— Extrait —
----------------------------------------

Le parcours du Canada aux JO de Tokyo n’est pas extrêmement dominateur. Deux matches nuls sur quatre matches, le premier pour le match d’ouverture face au Japon (1-1), le second pour le 3e et dernier match de groupe contre le Royaume-Uni (1-1) ; il n’y avait rien d’exceptionnel. D’autant que la rencontre en 1/4 s’était jouée aux tirs au but (0-0, 4 à 3) contre le Brésil. Au bilan avant d’affronter les USA, l’équipe d’Ashley Laurence et Jordyn Huitema n’avait qu’une seule victoire contre le Chili. (2-1), 37e FIFA.

Il fallait avoir du rêve dans la tête pour rêver d’une victoire face aux USA.

Ce rêve, les vingt-deux canadiennes l’avaient toutes, y compris leur modeste coach, Bev Priestman, seule femme à ce stade des demi et, venue à la tête de la sélection après avoir été la coach adjoint de ce team féminin. Il se résume à quelques mots « changer la couleur de la médaille ».

En 2012 à Londres, elles avaient pris la médaille de bronze à la France, sur un but à la 93′ (1-0). En 2016, à Rio, après une Coupe du monde (2015) perdue à domicile au stade des 1/4 de finale, elles avaient renouvelé l’exploit en prenant le bronze, confirmant la statistique d’être la première équipe canadienne à prendre une médaille olympique dans un sport collectif.

----------------------------------------

— Données fournies —
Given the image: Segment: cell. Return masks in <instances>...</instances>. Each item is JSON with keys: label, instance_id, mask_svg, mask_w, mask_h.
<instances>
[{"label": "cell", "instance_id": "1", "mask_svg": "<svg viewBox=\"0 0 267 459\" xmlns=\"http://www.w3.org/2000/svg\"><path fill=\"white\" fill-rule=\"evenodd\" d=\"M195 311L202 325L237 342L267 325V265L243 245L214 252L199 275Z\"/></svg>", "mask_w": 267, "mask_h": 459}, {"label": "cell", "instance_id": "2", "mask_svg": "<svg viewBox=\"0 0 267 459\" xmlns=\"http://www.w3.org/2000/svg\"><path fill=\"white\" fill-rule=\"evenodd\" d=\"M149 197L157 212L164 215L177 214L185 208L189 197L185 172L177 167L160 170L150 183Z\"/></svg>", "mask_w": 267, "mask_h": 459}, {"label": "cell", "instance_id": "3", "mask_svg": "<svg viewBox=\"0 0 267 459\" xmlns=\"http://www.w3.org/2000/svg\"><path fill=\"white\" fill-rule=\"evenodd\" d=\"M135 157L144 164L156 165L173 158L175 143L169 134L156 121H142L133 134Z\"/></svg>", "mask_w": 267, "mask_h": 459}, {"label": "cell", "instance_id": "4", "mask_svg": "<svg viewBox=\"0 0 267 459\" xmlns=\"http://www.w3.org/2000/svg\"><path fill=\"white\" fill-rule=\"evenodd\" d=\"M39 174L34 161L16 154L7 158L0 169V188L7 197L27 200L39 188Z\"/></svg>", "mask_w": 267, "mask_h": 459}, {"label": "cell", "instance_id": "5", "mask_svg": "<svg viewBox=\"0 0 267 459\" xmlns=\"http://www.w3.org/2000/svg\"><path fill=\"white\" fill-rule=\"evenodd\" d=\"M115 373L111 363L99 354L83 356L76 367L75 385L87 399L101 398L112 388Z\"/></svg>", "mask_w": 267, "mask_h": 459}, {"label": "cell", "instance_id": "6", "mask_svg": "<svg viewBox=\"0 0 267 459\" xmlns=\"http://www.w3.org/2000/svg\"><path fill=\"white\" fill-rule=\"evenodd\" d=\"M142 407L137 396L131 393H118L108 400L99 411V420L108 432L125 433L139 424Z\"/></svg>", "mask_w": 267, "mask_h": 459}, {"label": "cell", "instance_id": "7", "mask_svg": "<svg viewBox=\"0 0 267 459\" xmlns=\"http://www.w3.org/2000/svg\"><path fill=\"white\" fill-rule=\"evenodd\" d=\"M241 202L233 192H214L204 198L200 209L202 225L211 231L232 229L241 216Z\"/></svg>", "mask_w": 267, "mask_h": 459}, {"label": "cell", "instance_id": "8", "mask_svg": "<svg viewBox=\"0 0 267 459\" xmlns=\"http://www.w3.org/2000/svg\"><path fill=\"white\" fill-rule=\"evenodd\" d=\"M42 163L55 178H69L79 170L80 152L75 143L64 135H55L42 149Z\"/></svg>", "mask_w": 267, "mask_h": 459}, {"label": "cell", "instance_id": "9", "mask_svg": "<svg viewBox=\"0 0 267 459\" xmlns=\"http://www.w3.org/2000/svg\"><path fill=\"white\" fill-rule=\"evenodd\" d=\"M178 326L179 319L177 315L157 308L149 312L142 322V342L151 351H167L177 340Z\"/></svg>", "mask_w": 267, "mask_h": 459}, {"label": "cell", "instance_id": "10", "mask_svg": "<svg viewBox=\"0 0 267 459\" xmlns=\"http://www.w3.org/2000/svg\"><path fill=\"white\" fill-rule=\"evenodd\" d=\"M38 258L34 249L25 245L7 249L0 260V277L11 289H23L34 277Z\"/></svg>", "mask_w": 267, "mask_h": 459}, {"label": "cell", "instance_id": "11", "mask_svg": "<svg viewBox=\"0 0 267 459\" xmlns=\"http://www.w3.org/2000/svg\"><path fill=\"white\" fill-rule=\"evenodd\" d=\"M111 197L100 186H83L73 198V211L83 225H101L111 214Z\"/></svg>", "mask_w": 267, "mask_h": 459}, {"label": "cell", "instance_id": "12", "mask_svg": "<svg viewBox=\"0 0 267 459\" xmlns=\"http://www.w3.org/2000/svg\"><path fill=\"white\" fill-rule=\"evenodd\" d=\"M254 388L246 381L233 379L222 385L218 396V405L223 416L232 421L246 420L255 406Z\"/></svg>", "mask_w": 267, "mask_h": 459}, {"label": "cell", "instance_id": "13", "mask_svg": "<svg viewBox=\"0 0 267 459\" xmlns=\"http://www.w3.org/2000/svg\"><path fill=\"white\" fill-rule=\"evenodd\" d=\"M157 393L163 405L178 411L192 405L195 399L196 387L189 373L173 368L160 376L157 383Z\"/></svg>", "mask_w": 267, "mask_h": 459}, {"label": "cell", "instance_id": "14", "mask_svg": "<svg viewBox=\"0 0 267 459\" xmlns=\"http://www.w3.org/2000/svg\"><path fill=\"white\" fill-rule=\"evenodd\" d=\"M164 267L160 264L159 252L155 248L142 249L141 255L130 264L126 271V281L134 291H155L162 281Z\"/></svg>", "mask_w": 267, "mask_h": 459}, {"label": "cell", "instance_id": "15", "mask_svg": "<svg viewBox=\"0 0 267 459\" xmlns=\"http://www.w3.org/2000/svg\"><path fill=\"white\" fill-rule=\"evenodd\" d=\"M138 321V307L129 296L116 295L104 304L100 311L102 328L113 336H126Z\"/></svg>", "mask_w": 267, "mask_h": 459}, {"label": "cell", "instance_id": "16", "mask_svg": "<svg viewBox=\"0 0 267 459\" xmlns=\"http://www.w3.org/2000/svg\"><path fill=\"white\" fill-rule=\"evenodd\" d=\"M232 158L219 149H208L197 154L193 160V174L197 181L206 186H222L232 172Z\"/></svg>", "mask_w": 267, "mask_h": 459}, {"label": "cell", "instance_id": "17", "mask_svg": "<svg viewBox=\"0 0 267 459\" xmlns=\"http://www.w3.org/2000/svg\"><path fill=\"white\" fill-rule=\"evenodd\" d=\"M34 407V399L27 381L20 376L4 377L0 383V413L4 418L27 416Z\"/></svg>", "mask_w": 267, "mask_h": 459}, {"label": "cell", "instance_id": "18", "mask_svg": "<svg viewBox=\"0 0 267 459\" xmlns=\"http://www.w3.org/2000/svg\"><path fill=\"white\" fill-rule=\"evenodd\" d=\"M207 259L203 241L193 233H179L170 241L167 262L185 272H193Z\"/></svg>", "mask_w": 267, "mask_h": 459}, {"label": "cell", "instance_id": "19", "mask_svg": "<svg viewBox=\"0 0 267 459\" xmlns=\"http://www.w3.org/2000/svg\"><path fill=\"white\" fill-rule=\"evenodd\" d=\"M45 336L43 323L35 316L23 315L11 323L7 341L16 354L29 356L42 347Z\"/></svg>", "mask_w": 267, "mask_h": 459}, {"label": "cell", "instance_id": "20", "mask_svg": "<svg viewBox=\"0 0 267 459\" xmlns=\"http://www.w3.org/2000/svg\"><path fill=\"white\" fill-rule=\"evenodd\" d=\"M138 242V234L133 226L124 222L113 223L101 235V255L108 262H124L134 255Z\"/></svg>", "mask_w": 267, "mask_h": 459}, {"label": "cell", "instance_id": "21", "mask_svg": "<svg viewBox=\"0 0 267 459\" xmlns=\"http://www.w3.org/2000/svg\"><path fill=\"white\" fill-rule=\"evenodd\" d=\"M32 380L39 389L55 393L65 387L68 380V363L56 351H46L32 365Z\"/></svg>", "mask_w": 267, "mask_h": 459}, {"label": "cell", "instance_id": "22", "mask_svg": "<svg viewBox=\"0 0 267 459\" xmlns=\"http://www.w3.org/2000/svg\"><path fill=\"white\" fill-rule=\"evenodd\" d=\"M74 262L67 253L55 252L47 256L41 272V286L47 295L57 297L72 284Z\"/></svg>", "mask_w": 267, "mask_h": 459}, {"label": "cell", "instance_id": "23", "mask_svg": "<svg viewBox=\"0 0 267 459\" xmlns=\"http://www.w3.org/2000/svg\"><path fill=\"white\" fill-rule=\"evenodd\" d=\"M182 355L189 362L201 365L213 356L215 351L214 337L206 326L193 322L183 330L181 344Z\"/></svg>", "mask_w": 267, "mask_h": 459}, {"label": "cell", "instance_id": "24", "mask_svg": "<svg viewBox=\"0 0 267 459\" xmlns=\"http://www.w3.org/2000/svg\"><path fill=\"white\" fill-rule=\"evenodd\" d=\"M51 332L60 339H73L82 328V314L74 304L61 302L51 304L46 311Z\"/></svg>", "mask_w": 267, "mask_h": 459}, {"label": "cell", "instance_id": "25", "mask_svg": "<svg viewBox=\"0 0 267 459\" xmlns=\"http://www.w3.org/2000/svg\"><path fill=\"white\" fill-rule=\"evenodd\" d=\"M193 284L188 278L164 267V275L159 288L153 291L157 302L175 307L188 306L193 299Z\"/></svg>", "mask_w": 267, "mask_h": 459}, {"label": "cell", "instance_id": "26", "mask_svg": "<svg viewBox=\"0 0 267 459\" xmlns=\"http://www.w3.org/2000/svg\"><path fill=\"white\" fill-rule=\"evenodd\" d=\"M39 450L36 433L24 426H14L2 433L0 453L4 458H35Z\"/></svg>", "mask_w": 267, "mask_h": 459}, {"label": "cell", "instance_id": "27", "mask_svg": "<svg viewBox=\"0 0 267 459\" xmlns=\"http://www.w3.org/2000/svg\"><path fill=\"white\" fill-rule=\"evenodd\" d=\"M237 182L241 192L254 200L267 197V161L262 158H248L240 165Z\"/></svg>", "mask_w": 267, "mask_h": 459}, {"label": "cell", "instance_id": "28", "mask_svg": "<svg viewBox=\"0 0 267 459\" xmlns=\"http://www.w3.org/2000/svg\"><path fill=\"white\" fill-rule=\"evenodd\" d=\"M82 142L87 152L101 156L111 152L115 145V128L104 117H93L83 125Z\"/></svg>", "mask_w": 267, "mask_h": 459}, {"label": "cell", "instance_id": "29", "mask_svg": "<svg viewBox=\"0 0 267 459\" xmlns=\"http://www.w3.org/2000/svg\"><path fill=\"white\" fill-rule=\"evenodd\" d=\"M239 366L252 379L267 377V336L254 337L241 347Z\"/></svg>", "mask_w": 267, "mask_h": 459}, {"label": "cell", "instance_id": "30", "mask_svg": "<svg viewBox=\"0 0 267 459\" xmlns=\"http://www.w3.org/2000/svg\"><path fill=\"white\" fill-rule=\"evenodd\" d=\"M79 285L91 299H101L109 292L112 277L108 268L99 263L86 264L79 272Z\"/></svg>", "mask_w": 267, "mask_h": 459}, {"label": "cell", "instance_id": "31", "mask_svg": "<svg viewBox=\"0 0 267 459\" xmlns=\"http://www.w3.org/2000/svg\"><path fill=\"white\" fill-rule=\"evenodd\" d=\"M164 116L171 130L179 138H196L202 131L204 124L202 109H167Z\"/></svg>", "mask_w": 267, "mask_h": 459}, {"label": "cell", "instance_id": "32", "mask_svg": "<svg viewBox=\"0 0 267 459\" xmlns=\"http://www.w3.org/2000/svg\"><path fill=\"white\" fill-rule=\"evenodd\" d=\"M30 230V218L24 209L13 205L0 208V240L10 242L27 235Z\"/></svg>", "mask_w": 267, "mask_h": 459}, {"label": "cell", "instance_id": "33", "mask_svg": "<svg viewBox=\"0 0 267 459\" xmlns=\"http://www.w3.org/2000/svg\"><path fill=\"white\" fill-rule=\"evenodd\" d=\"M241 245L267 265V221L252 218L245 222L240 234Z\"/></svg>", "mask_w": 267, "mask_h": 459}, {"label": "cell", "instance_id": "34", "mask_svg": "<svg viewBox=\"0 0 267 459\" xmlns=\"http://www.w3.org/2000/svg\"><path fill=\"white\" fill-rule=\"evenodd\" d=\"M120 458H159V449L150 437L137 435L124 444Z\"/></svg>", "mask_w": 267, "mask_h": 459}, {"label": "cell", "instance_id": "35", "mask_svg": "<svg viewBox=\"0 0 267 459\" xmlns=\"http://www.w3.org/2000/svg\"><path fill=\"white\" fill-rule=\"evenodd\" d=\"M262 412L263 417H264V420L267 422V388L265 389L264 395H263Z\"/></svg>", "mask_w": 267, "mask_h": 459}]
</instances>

----------------------------------------

— Consigne 1 —
Dans l'extrait sur l'équipe féminine canadienne de football, relevez toutes les équipes que le Canada affronte aux JO de Tokyo.
— Consigne 2 —
Poursuivez l'extrait sur l'équipe féminine canadienne de football à partir de sa dernière phrase.
Les lignes n'ont aucun rôle ici.

— Réponse 1 —
Japon, Royaume-Uni, Brésil, Chili, USA

— Réponse 2 —
Huitième FIFA ! Depuis vingt ans, elles subissent la force des américaines dans cette confédération qu’elles partagent avec les USA. Les « stars and stripes » prennent le titre continental, les canadiennes font la finale. La marche était haute, à chaque fois trop haute.

Il fallait qu’elles soient armées contre les USA pour remporter cette victoire. Elles l’ont été, dans une rencontre fermée, sur un pénalty de Jessie Flemming à la 72′ (1-0), obtenue à la demande de la VAR qui a relancé l’arbitre pour une faute de la jeune Tierna Davidson sur Deanne Rose, entrée en cours de jeu (60′).

Avec cette victoire, le Canada entre dans l’Histoire. Elle devient la deuxième équipe de football à prendre une médaille dans trois olympiades consécutives (2012, 2016, 2020) et la première canadienne. Elles améliorent et réalisent leur objectif : « changer la couleur de la médaille ! ». Elles le font en gagnant les USA qu’elles n’avaient pas battu depuis vingt ans (2001). Elles renversent leur « chat noir ».

Avec cela, les canadiennes marchent sur l’eau. Elles ont un mental d’enfer, elles savent rêver.

Un fait de jeu que le niveau des américaines, insuffisant, a rendu déterminant.

Les USA sont en train de se transformer en une équipe forte mais sans atout majeur. Auparavant, la possession, le physique, la détermination et la jeunesse étaient tels que sur les quatre-vingt dix minutes et plus d’une rencontre, il était impossible pour un adversaire de se mettre au niveau sur ces quatre indicateurs.

Au mondial 2019, dernière grande compétition internationale, déjà moins forte dans ces indicateurs, elles avaient ajouté le mental et l’intelligence pour prendre consécutivement le deuxième mondial (2015-2019) et rajouter une quatrième étoile sur leur poitrine, sur les huit possibles.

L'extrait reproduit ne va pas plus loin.